▶ **INSTRUCTIONS FOR THE TASK**:
Pull every line with "this" from the data below and copy it.

▶ **SUPPLIED MATERIAL**:
☆ ☆ ☆ ☆ ☆

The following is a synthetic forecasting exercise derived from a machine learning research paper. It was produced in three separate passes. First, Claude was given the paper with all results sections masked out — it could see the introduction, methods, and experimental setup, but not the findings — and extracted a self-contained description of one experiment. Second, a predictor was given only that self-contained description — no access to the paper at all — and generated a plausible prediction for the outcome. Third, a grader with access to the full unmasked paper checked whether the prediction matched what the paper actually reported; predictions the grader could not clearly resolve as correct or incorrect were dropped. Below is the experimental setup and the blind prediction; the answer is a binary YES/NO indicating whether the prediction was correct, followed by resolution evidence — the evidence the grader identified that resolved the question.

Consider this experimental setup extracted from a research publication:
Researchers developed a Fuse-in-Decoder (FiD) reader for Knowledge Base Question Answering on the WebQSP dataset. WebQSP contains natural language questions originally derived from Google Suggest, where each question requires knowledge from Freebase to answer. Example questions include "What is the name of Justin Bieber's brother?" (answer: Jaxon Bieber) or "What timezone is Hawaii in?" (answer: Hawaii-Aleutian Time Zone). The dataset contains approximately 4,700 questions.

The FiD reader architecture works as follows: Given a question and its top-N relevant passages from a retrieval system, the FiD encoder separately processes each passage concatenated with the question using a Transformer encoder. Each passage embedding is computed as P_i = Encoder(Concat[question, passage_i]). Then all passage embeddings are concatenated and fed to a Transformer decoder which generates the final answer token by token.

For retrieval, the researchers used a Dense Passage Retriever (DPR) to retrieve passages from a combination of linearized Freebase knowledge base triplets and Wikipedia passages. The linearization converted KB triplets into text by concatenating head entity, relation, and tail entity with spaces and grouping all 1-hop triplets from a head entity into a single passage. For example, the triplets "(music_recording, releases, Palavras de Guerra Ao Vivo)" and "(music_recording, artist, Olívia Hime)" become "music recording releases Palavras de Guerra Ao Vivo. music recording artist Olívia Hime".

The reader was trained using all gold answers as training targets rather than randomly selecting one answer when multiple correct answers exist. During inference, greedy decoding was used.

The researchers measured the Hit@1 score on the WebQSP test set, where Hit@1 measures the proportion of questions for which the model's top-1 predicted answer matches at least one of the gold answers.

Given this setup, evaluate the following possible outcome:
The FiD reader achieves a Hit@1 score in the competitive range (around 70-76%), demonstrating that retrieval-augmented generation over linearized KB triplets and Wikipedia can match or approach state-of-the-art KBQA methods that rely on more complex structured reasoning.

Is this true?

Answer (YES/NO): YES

☆ ☆ ☆ ☆ ☆

▶ **COMPLETED EXERCISE**:
Consider this experimental setup extracted from a research publication:
Given this setup, evaluate the following possible outcome:
Is this true?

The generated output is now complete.